“Persistent people are able to visualize the idea of light at the end of the tunnel when others can’t see it”
― Seth Godin, The Dip: A Little Book That Teaches You When to Quit
A friend of mine used to call this time of the semester the walking-through-molasses weeks. There was so much to do, but we students were tired of doing all of it. We hated the food in the cafeteria. We hated the way our professors told the same old jokes or said the same things at the beginning of each test. We hated our teammates in group work. Everything seemed to take longer than it should; there seemed to be obstacles at every turn. We were unhappy and grumpy.
People always disappeared at this point in the semester. They were somewhat of a mystery to my friends and me. (And, later, when I started teaching, they remained a mystery.) These students had put in more than half of a semester, did not withdraw by the drop date, and then gave up with less than a month to go.

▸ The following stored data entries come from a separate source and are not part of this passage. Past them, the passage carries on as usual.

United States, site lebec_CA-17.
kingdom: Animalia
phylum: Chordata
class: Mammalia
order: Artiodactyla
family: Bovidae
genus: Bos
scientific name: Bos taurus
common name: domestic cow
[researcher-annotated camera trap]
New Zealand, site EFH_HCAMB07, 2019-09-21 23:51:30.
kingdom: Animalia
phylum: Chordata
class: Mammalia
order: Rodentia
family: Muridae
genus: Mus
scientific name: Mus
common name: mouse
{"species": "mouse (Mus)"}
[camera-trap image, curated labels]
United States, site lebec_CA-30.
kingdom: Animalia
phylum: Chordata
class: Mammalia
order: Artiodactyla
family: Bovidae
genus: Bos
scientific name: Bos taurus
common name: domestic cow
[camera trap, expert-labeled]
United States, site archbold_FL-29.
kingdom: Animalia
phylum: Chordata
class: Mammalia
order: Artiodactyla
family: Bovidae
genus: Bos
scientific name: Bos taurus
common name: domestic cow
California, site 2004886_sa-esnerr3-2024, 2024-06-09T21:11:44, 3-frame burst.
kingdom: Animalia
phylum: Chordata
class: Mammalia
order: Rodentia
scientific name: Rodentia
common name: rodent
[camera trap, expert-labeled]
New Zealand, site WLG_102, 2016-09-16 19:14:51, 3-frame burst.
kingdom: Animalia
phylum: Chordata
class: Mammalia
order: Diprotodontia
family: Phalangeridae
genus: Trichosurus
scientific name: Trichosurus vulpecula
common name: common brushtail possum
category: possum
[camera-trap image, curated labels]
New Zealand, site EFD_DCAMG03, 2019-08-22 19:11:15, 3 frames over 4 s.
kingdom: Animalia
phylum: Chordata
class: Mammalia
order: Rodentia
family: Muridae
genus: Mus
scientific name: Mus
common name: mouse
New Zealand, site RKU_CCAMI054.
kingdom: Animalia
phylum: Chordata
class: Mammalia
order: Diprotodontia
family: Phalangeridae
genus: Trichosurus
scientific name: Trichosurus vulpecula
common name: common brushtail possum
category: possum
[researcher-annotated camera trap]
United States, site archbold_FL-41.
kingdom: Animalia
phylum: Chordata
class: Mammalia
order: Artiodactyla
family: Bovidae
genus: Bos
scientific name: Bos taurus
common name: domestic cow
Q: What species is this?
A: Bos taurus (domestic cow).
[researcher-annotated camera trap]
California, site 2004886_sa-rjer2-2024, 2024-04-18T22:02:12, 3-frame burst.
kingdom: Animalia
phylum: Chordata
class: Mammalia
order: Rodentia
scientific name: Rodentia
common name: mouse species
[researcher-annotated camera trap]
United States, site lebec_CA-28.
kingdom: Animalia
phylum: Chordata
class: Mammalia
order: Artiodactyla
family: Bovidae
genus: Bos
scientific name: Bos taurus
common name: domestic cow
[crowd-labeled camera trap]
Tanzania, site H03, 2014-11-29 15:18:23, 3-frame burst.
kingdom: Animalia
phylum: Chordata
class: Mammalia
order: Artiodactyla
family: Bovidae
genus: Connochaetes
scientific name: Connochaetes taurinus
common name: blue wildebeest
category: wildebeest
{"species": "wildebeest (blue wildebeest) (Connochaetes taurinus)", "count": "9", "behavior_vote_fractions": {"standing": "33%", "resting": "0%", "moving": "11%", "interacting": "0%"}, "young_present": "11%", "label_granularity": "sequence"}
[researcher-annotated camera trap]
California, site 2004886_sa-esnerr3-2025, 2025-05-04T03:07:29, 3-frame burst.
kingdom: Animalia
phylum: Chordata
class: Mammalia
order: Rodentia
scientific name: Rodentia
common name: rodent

Sure, some of them were failing and probably realized that no amount of effort was going to change things, so they stopped coming to class. But others were passing the courses; they just stopped. I think what may have happened is that they lost sight of their goal, and the daily tedium no longer seemed worth it. However, those who felt just as weighed down by their courses but kept their ultimate goal in mind kept on slogging through the figurative molasses.
Now I’m not one who has made great use of vision boards and written affirmations, but this might be a good time to write down your ultimate dream and pin it up where you can be reminded of why you’re hurting your brain with organic chemistry or shaking at the thought of one more speech.
I’m going to be a nurse or a doctor.
I want to get into the honors program at the university.
Keeping the ultimate goal in mind might not make the slogging easier, but it does keep you moving forward.